■ **Recorded information**
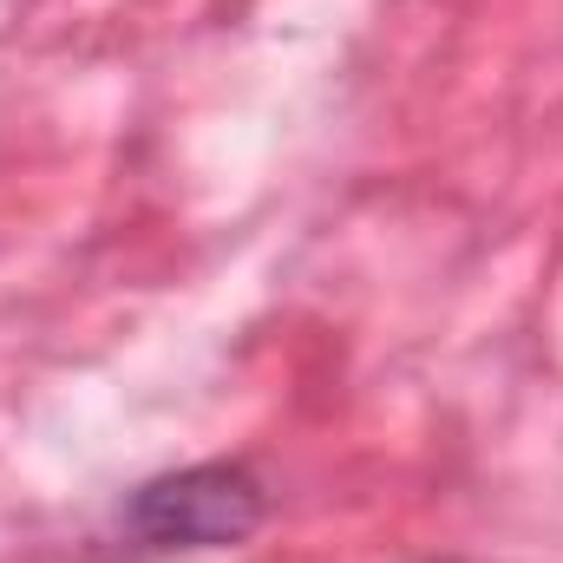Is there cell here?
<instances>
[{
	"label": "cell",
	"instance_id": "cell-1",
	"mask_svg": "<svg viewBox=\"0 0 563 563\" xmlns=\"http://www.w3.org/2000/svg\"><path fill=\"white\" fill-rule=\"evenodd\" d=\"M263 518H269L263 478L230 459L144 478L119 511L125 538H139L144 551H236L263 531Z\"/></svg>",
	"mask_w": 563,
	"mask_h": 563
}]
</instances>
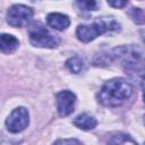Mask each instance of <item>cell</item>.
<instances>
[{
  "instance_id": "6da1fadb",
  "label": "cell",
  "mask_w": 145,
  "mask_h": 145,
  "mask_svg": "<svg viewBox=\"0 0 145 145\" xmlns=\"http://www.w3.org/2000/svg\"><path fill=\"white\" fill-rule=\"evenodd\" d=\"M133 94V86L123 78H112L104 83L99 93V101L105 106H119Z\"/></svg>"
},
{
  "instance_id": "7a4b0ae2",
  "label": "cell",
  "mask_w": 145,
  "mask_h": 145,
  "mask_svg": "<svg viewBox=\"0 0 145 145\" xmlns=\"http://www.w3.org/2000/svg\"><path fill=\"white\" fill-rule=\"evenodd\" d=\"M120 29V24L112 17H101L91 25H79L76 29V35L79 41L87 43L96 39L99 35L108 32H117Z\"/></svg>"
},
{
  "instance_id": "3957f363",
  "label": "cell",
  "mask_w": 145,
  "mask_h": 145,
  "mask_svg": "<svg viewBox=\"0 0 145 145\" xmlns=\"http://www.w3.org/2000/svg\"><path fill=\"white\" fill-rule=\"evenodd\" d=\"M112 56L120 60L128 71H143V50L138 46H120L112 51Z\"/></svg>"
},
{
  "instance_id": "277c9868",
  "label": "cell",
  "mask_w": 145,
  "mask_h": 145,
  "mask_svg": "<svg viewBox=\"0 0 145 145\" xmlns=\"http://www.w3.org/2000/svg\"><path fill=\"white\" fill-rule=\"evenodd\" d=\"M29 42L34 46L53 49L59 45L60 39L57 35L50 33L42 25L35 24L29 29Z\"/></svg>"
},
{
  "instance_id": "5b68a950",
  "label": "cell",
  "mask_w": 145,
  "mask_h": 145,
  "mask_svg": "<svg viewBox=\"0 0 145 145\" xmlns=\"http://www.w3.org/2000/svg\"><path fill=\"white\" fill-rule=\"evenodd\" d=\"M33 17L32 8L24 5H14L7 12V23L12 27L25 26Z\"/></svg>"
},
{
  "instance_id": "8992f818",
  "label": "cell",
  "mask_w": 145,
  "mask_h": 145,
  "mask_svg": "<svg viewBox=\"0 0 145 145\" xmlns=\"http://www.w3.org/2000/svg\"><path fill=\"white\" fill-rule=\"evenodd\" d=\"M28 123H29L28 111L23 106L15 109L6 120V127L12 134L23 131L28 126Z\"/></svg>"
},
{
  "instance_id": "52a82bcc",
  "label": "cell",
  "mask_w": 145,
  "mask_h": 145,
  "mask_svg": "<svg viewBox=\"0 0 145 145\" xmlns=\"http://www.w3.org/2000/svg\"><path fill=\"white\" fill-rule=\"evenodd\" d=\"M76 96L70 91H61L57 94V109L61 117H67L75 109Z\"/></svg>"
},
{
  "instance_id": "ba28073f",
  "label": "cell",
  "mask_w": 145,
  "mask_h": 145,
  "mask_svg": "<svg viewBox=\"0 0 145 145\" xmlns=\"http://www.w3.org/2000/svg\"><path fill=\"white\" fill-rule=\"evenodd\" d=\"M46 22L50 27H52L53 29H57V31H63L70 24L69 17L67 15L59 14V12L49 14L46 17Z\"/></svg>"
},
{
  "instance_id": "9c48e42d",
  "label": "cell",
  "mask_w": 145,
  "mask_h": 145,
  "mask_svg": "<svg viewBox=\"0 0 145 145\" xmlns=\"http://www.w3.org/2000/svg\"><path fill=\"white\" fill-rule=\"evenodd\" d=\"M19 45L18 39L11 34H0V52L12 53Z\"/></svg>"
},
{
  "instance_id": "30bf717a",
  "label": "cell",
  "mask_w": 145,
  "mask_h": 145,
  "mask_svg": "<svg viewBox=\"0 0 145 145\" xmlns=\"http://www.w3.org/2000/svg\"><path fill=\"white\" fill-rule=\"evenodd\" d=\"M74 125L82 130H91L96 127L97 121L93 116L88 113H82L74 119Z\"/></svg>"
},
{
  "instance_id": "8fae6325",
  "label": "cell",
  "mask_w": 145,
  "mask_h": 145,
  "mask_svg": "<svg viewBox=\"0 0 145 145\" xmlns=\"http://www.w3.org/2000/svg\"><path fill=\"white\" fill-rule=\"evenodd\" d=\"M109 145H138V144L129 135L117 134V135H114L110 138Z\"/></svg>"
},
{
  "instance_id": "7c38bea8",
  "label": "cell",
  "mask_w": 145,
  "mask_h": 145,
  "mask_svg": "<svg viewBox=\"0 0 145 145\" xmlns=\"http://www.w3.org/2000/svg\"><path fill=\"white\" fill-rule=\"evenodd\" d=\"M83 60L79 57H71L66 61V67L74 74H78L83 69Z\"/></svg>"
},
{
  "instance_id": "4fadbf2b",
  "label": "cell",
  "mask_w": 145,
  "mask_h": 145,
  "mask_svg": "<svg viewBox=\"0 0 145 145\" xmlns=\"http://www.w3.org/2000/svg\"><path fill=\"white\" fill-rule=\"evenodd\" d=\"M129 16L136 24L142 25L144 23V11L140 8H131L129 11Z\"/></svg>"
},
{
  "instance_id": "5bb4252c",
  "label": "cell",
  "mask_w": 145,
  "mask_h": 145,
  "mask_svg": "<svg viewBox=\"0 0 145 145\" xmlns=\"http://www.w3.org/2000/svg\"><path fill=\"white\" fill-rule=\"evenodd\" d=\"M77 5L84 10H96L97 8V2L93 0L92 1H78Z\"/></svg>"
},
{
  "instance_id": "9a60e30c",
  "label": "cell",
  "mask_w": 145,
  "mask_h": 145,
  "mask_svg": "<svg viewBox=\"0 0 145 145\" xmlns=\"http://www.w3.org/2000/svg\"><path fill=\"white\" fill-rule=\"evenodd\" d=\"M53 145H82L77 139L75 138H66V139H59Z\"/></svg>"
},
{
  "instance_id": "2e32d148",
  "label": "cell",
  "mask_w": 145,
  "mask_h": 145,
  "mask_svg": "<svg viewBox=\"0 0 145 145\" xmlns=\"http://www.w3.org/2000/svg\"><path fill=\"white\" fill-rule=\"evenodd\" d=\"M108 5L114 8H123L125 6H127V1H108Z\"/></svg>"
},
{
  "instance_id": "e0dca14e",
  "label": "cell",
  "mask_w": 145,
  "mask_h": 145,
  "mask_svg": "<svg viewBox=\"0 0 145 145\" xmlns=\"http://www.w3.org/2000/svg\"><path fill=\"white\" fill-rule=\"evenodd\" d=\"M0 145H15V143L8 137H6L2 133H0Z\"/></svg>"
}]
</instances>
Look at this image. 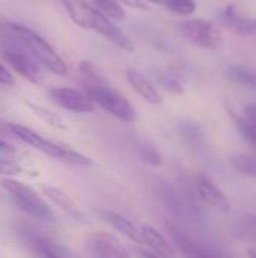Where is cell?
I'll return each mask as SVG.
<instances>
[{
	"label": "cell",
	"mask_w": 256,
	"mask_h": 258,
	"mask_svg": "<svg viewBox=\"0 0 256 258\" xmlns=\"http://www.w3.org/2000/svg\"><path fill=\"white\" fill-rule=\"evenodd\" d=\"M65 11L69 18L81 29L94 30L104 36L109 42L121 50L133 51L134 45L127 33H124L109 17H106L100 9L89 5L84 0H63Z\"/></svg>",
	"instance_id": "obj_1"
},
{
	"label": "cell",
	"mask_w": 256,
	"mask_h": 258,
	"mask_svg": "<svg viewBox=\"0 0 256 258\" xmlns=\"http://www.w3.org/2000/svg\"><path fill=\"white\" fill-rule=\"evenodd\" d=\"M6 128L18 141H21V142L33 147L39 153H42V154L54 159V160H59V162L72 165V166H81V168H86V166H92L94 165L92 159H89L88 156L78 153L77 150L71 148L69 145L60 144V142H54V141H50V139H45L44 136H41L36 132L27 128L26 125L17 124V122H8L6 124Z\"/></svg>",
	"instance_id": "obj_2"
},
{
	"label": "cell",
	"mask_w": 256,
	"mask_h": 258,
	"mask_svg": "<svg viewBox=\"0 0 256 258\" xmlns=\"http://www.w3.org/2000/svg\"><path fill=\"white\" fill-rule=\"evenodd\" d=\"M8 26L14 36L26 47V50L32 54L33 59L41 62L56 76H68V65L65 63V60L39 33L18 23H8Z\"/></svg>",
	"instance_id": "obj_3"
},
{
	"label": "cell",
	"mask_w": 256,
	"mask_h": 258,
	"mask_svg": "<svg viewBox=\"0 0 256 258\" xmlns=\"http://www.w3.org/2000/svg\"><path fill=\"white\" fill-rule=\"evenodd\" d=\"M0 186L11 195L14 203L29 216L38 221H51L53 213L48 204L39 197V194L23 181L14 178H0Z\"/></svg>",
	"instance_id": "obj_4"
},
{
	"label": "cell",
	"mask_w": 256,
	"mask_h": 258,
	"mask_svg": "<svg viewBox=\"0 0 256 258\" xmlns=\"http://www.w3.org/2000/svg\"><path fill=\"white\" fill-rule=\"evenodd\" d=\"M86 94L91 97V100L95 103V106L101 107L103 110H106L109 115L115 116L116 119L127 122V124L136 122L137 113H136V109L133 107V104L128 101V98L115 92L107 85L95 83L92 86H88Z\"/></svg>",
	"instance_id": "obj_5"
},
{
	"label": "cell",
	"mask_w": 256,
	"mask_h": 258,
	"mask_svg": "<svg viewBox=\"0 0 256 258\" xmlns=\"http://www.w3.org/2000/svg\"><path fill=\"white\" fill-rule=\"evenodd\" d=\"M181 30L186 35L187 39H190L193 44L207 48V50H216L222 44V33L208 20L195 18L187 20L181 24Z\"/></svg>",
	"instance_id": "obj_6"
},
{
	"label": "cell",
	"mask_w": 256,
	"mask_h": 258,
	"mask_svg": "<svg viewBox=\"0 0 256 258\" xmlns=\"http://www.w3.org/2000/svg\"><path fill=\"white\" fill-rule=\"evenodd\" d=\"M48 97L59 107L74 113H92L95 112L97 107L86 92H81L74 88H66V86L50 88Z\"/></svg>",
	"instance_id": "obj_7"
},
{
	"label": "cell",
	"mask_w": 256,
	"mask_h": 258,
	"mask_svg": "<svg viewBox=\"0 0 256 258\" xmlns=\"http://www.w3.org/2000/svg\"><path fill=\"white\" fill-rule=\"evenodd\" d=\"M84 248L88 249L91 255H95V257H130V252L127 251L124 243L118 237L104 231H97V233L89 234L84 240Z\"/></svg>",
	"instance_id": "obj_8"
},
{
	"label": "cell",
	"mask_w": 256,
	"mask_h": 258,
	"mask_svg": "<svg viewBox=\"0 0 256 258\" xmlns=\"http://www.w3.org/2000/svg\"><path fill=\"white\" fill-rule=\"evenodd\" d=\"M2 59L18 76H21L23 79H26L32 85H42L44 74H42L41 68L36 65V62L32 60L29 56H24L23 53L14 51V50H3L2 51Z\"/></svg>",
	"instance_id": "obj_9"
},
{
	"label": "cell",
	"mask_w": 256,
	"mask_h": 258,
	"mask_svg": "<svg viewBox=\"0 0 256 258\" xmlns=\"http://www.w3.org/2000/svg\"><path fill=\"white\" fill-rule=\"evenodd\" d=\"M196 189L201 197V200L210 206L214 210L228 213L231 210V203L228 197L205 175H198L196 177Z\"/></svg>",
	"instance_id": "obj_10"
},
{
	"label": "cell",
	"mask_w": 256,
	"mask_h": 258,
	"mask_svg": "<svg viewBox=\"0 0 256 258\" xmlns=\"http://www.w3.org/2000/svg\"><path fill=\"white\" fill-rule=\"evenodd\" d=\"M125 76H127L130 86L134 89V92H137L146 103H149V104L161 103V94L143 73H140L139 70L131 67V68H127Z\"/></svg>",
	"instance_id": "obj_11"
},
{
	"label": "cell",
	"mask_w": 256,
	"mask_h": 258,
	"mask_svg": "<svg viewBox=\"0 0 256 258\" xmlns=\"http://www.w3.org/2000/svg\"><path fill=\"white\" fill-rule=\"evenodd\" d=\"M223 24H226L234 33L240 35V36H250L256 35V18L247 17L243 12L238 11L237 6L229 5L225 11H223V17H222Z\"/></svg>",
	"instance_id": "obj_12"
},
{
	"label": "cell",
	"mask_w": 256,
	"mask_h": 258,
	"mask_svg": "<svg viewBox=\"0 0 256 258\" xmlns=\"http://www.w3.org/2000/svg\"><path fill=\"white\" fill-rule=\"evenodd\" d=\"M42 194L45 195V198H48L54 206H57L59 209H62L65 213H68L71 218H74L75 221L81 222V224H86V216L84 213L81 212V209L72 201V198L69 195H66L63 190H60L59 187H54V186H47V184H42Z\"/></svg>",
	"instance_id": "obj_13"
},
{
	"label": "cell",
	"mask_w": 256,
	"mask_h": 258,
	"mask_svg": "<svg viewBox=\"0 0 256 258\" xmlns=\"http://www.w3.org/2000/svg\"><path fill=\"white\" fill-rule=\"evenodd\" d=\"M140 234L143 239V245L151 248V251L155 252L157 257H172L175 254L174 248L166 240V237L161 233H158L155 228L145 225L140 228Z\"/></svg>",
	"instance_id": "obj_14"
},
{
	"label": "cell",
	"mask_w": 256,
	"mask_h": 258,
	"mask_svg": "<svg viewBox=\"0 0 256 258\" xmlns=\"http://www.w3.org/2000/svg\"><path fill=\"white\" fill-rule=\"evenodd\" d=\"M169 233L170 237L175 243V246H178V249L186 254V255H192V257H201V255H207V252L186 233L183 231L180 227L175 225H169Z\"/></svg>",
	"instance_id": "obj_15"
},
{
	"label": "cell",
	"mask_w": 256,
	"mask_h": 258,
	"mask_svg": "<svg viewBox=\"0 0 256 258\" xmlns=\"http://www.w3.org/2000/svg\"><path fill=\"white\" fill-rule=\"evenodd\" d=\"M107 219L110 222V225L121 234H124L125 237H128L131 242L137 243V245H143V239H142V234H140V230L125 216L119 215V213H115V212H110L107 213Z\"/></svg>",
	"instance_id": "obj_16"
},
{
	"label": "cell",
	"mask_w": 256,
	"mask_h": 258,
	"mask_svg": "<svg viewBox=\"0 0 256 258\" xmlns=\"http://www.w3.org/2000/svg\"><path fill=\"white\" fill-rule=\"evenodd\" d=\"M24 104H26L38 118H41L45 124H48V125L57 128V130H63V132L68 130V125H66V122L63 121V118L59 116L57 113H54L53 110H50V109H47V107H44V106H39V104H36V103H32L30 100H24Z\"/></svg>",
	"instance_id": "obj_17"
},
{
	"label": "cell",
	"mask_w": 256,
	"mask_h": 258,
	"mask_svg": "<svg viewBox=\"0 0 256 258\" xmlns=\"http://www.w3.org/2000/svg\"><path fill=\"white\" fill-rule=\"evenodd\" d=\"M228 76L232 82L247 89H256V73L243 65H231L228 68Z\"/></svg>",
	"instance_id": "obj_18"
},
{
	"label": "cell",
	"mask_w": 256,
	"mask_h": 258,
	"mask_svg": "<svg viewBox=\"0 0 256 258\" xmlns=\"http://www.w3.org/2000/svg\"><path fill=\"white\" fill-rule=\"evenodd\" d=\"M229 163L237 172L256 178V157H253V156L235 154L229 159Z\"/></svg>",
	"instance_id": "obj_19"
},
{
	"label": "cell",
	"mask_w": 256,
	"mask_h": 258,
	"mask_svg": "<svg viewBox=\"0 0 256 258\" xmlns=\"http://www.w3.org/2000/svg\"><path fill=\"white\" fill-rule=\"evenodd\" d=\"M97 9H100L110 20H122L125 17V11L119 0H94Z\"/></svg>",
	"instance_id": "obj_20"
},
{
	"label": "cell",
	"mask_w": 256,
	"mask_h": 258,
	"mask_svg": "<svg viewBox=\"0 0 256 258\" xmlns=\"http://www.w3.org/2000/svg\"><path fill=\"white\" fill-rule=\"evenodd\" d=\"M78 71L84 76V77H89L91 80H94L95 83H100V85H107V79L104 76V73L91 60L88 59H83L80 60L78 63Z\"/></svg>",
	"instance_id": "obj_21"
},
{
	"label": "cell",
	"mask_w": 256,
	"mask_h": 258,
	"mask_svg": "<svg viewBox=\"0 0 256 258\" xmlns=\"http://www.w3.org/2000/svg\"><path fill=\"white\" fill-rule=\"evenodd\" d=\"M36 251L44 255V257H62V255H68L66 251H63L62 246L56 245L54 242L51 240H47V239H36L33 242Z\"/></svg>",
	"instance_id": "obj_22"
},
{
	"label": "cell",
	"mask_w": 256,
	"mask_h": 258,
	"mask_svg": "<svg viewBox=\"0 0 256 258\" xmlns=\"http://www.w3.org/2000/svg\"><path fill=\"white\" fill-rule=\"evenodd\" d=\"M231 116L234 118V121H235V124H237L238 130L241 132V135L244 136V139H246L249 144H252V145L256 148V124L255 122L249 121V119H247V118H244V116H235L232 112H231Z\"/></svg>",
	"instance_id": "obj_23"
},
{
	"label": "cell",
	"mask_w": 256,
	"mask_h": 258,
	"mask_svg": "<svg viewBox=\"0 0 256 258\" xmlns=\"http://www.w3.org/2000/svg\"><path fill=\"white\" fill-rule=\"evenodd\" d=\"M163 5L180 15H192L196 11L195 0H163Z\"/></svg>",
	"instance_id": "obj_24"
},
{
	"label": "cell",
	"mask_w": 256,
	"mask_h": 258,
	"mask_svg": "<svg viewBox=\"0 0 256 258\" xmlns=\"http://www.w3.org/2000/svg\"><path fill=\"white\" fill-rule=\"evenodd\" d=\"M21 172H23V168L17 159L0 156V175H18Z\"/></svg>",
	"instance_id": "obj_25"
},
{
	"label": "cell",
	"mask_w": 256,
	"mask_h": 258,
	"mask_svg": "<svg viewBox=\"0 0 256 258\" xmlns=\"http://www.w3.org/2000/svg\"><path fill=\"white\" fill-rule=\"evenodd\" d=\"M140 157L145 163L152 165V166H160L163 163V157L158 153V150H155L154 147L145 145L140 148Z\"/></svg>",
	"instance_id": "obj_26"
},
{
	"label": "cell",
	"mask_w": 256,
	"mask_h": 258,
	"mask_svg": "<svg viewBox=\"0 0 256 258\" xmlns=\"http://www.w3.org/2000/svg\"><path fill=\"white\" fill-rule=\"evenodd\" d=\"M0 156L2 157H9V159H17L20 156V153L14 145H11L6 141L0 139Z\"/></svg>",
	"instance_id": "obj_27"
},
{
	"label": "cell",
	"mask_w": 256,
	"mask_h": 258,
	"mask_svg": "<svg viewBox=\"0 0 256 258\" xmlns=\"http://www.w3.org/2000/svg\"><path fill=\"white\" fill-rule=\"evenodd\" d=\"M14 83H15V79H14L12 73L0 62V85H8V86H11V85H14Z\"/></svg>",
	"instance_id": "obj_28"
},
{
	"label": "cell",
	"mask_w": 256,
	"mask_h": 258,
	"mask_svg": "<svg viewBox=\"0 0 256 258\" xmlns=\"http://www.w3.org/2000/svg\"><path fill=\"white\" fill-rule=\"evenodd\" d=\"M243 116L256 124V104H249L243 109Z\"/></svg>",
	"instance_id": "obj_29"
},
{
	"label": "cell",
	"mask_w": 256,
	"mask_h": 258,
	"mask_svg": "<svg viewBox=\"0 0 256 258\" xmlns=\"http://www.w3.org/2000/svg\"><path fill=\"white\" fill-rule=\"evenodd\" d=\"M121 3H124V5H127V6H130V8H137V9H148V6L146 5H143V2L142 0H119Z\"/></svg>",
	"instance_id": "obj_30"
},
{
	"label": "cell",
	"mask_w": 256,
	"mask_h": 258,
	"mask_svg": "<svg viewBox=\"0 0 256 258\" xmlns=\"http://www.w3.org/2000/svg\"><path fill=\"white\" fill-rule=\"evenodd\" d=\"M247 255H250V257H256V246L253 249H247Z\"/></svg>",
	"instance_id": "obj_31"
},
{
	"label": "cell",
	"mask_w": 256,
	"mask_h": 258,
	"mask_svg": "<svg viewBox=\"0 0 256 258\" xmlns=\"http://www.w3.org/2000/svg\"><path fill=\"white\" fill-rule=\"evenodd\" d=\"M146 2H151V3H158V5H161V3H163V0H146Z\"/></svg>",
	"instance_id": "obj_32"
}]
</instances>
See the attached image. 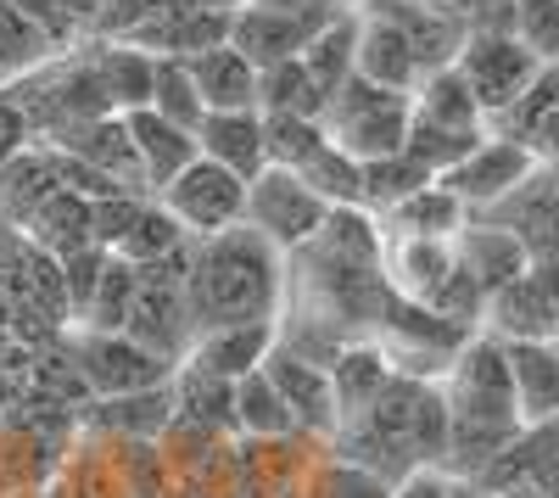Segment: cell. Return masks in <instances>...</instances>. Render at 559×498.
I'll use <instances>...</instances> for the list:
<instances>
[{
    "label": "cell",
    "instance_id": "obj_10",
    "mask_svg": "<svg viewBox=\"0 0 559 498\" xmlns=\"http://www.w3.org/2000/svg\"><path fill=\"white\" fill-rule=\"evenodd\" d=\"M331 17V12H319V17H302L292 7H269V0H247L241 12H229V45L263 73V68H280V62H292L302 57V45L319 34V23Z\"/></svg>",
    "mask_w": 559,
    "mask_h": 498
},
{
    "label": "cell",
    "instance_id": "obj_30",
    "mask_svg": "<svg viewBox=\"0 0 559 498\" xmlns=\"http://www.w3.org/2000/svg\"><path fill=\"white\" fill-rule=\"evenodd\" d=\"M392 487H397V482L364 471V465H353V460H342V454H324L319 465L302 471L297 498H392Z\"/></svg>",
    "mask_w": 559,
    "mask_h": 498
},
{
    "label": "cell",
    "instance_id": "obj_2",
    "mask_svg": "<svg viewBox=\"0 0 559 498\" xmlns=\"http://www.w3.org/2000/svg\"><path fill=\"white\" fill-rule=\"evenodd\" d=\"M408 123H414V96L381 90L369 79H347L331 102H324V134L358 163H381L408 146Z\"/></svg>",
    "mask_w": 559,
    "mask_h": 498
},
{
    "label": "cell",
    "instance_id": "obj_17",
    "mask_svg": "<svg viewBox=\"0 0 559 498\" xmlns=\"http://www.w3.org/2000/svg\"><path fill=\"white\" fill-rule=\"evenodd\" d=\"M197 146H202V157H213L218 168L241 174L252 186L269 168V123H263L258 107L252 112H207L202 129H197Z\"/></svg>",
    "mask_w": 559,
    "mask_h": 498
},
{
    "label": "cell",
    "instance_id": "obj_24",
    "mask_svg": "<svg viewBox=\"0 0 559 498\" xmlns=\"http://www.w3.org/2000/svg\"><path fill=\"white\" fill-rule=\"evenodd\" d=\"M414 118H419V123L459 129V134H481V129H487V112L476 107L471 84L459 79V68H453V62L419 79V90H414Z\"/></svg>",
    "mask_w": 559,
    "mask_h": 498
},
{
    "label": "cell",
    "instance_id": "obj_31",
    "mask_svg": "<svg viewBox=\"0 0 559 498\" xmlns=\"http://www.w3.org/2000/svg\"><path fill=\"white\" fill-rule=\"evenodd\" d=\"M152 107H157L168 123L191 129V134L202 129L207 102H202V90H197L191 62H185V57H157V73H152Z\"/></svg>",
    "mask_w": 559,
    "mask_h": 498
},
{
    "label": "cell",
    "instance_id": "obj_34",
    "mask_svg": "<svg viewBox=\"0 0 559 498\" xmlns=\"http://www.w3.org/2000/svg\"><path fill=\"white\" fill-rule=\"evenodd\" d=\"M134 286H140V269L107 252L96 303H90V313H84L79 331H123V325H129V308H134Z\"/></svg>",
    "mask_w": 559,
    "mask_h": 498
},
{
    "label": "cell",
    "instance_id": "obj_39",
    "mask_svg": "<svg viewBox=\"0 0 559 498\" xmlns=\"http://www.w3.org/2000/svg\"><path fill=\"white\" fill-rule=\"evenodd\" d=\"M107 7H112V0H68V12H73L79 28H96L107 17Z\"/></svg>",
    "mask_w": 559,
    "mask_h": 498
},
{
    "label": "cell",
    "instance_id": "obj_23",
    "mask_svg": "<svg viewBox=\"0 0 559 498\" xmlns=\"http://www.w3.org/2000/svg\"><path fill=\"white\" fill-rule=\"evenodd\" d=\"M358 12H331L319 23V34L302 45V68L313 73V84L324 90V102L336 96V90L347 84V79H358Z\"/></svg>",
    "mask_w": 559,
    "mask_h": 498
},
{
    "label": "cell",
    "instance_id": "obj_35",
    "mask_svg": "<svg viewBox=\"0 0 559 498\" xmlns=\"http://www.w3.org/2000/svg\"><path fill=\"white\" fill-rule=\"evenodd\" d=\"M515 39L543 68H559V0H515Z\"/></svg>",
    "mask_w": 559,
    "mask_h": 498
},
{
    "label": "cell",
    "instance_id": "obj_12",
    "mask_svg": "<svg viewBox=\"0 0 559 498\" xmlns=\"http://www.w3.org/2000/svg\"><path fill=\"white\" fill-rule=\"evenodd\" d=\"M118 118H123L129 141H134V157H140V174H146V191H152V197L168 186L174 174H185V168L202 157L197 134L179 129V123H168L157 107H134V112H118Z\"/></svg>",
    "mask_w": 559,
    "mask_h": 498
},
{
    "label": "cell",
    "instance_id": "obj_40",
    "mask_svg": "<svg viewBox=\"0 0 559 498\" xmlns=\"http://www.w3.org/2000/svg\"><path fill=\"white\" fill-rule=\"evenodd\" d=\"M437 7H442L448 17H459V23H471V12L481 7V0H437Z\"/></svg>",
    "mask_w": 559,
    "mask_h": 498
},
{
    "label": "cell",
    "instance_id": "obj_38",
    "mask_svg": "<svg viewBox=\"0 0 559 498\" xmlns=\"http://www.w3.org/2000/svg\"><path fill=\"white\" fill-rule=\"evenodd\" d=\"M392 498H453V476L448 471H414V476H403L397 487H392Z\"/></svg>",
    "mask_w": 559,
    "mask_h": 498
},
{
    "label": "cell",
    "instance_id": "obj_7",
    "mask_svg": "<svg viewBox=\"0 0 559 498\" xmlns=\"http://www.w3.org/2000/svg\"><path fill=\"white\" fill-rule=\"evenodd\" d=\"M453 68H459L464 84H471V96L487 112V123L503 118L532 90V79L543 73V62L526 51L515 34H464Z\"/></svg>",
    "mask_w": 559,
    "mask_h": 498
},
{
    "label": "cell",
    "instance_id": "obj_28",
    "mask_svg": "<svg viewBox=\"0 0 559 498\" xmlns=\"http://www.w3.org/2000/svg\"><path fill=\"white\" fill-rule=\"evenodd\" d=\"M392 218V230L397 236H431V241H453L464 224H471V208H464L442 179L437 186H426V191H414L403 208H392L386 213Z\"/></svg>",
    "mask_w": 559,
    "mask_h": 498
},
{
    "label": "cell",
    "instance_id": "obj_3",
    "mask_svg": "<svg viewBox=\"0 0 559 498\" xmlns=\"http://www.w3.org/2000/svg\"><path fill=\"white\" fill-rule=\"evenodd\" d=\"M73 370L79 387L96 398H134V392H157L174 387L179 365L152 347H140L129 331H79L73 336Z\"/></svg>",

■ **Exercise task**
Reproduce the rows above word for word, from their first line through the line containing "56L120 60L128 71H143V50L138". Include both of those lines, and omit the pictures.

■ **Response for this exercise**
Is there cell here?
<instances>
[{
	"label": "cell",
	"instance_id": "cell-1",
	"mask_svg": "<svg viewBox=\"0 0 563 563\" xmlns=\"http://www.w3.org/2000/svg\"><path fill=\"white\" fill-rule=\"evenodd\" d=\"M263 518H269L263 478L230 459L144 478L119 511L125 538H139L144 551H236L263 531Z\"/></svg>",
	"mask_w": 563,
	"mask_h": 563
}]
</instances>
Mask each instance of <item>cell</item>.
<instances>
[{
  "instance_id": "6da1fadb",
  "label": "cell",
  "mask_w": 145,
  "mask_h": 145,
  "mask_svg": "<svg viewBox=\"0 0 145 145\" xmlns=\"http://www.w3.org/2000/svg\"><path fill=\"white\" fill-rule=\"evenodd\" d=\"M133 94V86L123 78H112L104 83L99 93V101L105 106H119Z\"/></svg>"
},
{
  "instance_id": "7a4b0ae2",
  "label": "cell",
  "mask_w": 145,
  "mask_h": 145,
  "mask_svg": "<svg viewBox=\"0 0 145 145\" xmlns=\"http://www.w3.org/2000/svg\"><path fill=\"white\" fill-rule=\"evenodd\" d=\"M120 29V24L112 17H101L91 25H79L76 29V35L79 41L87 43L96 39L99 35L108 32H117Z\"/></svg>"
},
{
  "instance_id": "3957f363",
  "label": "cell",
  "mask_w": 145,
  "mask_h": 145,
  "mask_svg": "<svg viewBox=\"0 0 145 145\" xmlns=\"http://www.w3.org/2000/svg\"><path fill=\"white\" fill-rule=\"evenodd\" d=\"M112 56L120 60L128 71H143V50L138 46H120L112 51Z\"/></svg>"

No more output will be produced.